TEXT PASSAGE:
FORCE MAJEUR EVENT. In the event that either party is unable to perform any
of its obligations under this Agreement, or to enjoy any of its benefits
because of natural disasters, or communications line failure not the fault
of the affected party (hereinafter referred to as a "Force Majeure Event"),
the party who has been so affected shall immediately give notice to the
other party and shall do everything possible to resume performance. Upon
receipt of such notice, all obligations under this Agreement shall be
immediately suspended. If the period of nonperformance exceeds fifteen (15)
days from the receipt of notice of the Force Majeure event, the party whose
ability to perform has not been affected may, by giving written notice,
terminate this Agreement.
ILLEGAL ACTS. Licensee undertakes not to perform any illegal actions or
transactions on Licensees Lottery web site. Any adult content and/or proof
of money laundering will be regarded as illegal acts for purposes of this
agreement. Upon written Notice from the Licensor that Licensee is
committing an illegal act, Licensee shall immediately take action to
terminate the illegal act. If not cured within 5 working days, Licensor
may, at its sole option, terminate this agreement without further notice.

DIRECTION 1:
Summarize the agreement excerpt in two sentences.
DIRECTION 2:
Quote the agreement excerpt word for word, starting with "days from the" and going on through "terminate this Agreement.".
The notation text data are not needed.

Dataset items

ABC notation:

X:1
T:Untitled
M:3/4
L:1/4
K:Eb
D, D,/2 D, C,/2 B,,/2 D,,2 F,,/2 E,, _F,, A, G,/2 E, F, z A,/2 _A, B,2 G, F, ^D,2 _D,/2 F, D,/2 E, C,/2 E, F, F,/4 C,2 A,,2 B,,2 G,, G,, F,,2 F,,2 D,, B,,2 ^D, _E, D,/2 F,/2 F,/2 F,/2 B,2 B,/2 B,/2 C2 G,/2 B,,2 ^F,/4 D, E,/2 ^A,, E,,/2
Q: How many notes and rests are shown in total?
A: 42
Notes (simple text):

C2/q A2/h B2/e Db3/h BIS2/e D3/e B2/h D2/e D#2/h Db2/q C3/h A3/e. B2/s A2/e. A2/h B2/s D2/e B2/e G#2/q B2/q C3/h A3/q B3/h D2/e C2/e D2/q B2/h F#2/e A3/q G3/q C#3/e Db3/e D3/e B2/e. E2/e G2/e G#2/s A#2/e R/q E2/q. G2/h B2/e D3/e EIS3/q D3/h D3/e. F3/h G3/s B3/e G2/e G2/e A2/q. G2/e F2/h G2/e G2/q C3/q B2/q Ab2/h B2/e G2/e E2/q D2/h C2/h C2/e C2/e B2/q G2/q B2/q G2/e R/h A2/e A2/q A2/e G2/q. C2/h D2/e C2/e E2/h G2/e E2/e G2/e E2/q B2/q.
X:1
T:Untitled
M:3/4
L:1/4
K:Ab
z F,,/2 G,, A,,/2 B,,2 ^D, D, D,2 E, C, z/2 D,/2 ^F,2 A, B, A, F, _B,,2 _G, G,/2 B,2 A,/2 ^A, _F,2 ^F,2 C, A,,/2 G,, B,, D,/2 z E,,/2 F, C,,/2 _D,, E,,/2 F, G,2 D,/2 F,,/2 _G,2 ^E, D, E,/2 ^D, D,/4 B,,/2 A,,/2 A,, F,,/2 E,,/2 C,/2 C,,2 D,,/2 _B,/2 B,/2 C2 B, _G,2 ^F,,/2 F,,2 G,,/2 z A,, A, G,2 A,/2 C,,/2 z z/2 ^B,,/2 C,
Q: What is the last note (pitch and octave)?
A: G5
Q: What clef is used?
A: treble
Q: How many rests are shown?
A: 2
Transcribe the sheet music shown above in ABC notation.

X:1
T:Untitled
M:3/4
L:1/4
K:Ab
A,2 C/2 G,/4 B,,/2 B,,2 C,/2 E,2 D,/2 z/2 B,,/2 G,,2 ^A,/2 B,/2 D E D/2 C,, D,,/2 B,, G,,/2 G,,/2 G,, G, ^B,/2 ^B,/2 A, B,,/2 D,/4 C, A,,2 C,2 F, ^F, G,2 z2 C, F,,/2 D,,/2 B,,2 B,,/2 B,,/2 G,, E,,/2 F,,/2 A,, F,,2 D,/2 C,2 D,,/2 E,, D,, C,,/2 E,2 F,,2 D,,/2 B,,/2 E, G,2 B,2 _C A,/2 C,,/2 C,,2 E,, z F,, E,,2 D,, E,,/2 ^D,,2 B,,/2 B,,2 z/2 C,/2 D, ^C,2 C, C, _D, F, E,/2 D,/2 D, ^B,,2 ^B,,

RESPONSE 1:
If natural disasters or communications line failures that are not the affected party's fault prevent a party from performing, that party must notify the other, all obligations are suspended, and after more than fifteen days of nonperformance the unaffected party may terminate by written notice. The licensee must not perform illegal acts on its lottery web site, and if it does not stop one within 5 working days of the licensor's written notice, the licensor may terminate the agreement without further notice.

RESPONSE 2:
days from the receipt of notice of the Force Majeure event, the party whose
ability to perform has not been affected may, by giving written notice,
terminate this Agreement.